By Associated PressApril 20, 2018, 11:14 pm

RIDGEDALE, Mo. - John Daly and Michael Allen took the second-round lead Friday in the cool and breezy Bass Pro Shops Legends of Golf.

Daly and Allen shot an 8-under 46 on the Top of the Rock par-3 course with wind gusting to 15 mph and the temperature only in the high-50s at Big Cedar Lodge. They had three birdies on the front nine in alternate-shot play and added five more on the back in better-ball play to get to 13 under.

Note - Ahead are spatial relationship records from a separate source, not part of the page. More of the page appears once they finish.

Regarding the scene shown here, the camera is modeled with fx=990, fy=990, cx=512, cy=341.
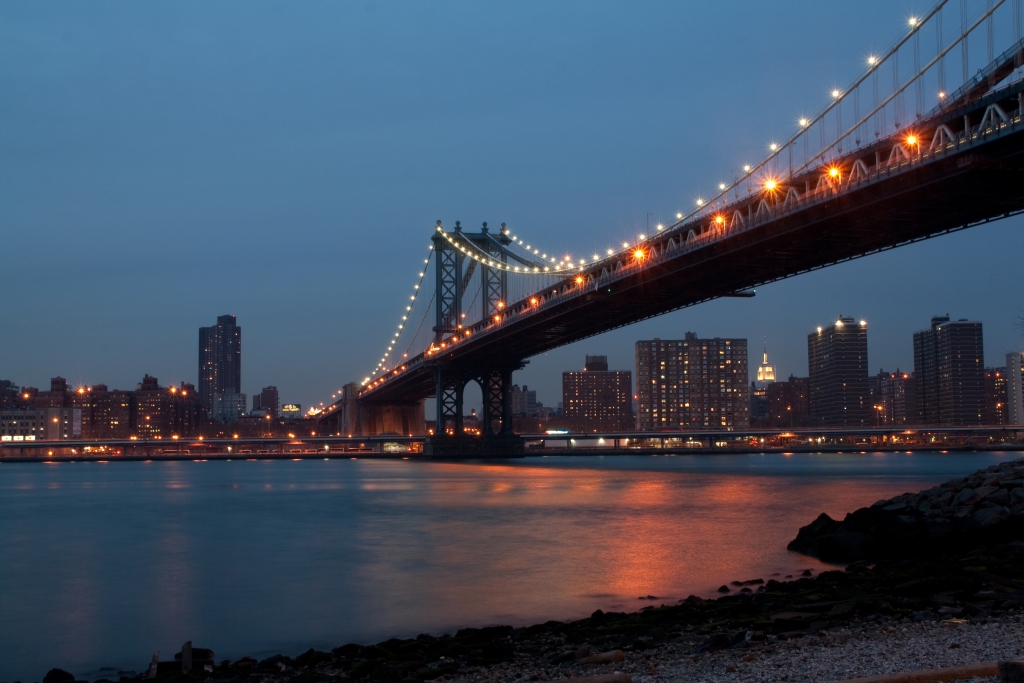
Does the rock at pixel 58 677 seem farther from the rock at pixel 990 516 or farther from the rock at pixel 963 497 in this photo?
the rock at pixel 963 497

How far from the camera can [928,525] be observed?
16.0 metres

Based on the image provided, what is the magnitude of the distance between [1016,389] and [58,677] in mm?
155294

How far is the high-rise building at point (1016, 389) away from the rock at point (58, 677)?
472 feet

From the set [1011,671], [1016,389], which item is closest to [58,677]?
[1011,671]

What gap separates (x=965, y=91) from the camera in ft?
A: 85.4

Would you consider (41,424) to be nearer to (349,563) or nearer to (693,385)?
(693,385)

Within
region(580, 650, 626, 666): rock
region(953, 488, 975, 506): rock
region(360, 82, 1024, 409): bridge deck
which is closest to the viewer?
region(580, 650, 626, 666): rock

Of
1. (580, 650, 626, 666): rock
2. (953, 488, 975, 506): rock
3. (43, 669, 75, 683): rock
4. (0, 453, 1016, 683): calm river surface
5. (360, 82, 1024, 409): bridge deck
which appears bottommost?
(0, 453, 1016, 683): calm river surface

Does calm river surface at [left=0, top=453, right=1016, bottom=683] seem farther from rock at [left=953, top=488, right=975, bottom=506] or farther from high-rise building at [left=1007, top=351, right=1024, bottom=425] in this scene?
high-rise building at [left=1007, top=351, right=1024, bottom=425]

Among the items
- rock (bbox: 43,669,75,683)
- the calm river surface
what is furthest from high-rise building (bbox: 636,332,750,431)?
rock (bbox: 43,669,75,683)

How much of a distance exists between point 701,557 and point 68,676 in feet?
36.7

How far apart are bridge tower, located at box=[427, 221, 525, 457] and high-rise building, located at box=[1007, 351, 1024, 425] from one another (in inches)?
3521

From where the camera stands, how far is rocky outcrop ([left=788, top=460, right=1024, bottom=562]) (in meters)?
15.5

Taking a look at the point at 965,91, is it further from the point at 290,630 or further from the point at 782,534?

''Michael and I go back to the South African days in the late 80s and playing that tour,'' Daly said. ''We've been buddies since. He's just fun to play with. We feed off each other pretty good. And if he's not comfortable guinea-pigging on one hole, I'll go first.''

On Thursday, they opened with a 66 on the regulation Buffalo Ridge course. They will rotate to the 13-hole Mountain Top par-3 course on Saturday, and return to Top of the Rock for the final round Sunday.

''I went to high school in Jeff City, so it's cool to have the fans behind us,'' Daly said.

Allen won the PGA Tour Champions team event with David Frost in 2012 and Woody Austin in 2016.

''I'm just here to free up John,'' Allen said. ''It was fun. Luckily, I started making good putts today. We just want to keep the good times rolling.''


Full-field scores from the Bass Pro Shops Legends of Golf


Defending champions Vijay Singh and Carlos Franco were a stroke back along with Bernhard Langer-Tom Lehman and Paul Broadhurst-Kirk Triplett. Singh and Franco had a 7-under 32 in best-ball play at Mountain Top, and Lehman-Langer and Broadhurst-Tripplet each shot 6-under 48 at Top of the Rock.

''Part of the issue here is all the tees are elevated, so you're up high hitting to a green that's down below and the wind is blowing, and there is more time for that wind to affect it,'' Lehman said. ''If you guess wrong on the wind, you can hit a really good shot and kind of look stupid.''

Former UCLA teammates Scott McCarron and Brandt Jobe were two strokes back at 11 under with Steve Flesch and David Toms and the Spanish side of Jose Maria Olazabal and Miguel Angel Jimenez. McCarron-Jobe had a 47, and Jimenez-Olazabal a 48 at Top of the Rock, and Tom Flesch shot 34 at Mountain Top.

First-round leaders Jeff Maggert and Jesper Parnevik had a 52 at Top of the Rock to fall three shots back at 10 under. Madison, Wisconsin, friends Steve Stricker and Jerry Kelly also were 10 under after a 32 at Mountain Top. Jay Haas aced the 131-yard seventh hole at Mountain Top with a gap wedge. Haas and fellow 64-year-old Peter Jacobsen were 8 under after a 32.